Heparin thromboprophylaxis in gastric bypass surgery.
Journal: 2003/September - Obesity Surgery
ISSN: 0960-8923
Abstract:
BACKGROUND
Patients undergoing gastric bypass surgery are at risk for postoperative venous thromboembolism. Thromboprophylaxis often includes fixed doses of some type of heparin. However, it is unlikely that the same dose of subcutaneous heparin will be optimal for all patients, because heparin pharmacokinetics depend on a number of patient variables, including thickness of the adipose layer.
METHODS
An adjusted-dose, unfractionated heparin protocol was developed using pharmacokinetic data from 245 medical and surgical patients. Heparin doses were adjusted to achieve subtherapeutic peak anti-factor Xa heparin activity levels of 0.11-0.25 units/mL. This protocol was then applied to a prospective series of 700 patients undergoing laparoscopic Roux-en-Y gastric bypass who had no history of thromboembolism. Heparin prophylaxis was begun the evening of the day of surgery.

+===+

**EXERCISE AIM**
From the Methods section of the heparin abstract above, list every numerical figure given, each with what it refers to.

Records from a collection

+===+

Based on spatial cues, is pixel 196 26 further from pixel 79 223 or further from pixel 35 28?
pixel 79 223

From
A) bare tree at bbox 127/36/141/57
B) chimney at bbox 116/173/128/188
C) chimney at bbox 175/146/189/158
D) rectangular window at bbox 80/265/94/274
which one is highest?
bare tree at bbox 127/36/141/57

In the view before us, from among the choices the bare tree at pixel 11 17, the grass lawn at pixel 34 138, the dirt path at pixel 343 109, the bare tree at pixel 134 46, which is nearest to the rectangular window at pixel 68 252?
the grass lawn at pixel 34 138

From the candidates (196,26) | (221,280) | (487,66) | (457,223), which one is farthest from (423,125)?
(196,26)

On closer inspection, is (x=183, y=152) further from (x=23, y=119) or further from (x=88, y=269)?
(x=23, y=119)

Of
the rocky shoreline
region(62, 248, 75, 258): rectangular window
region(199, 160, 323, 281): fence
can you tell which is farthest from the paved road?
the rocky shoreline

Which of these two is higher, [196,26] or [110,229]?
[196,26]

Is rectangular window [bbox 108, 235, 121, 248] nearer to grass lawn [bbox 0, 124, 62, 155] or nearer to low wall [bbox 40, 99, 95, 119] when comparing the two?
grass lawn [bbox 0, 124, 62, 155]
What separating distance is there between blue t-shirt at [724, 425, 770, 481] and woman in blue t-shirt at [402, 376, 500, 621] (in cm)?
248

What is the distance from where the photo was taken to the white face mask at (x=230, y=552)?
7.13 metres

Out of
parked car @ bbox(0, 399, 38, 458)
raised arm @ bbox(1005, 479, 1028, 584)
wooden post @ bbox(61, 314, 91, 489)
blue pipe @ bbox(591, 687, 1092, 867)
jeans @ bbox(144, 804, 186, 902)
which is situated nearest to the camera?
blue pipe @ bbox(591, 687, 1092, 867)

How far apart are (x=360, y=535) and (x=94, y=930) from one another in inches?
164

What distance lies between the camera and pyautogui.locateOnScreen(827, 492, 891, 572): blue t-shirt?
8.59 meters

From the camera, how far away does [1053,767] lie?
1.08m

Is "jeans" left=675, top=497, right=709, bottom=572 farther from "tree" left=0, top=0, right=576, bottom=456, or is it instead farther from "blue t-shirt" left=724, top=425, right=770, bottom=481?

+===+

**EXERCISE RESULT**
- 245: the medical and surgical patients whose pharmacokinetic data were used to develop the protocol
- 0.11-0.25 units/mL: the target range of subtherapeutic peak anti-factor Xa heparin activity levels
- 700: the patients undergoing laparoscopic Roux-en-Y gastric bypass to whom the protocol was applied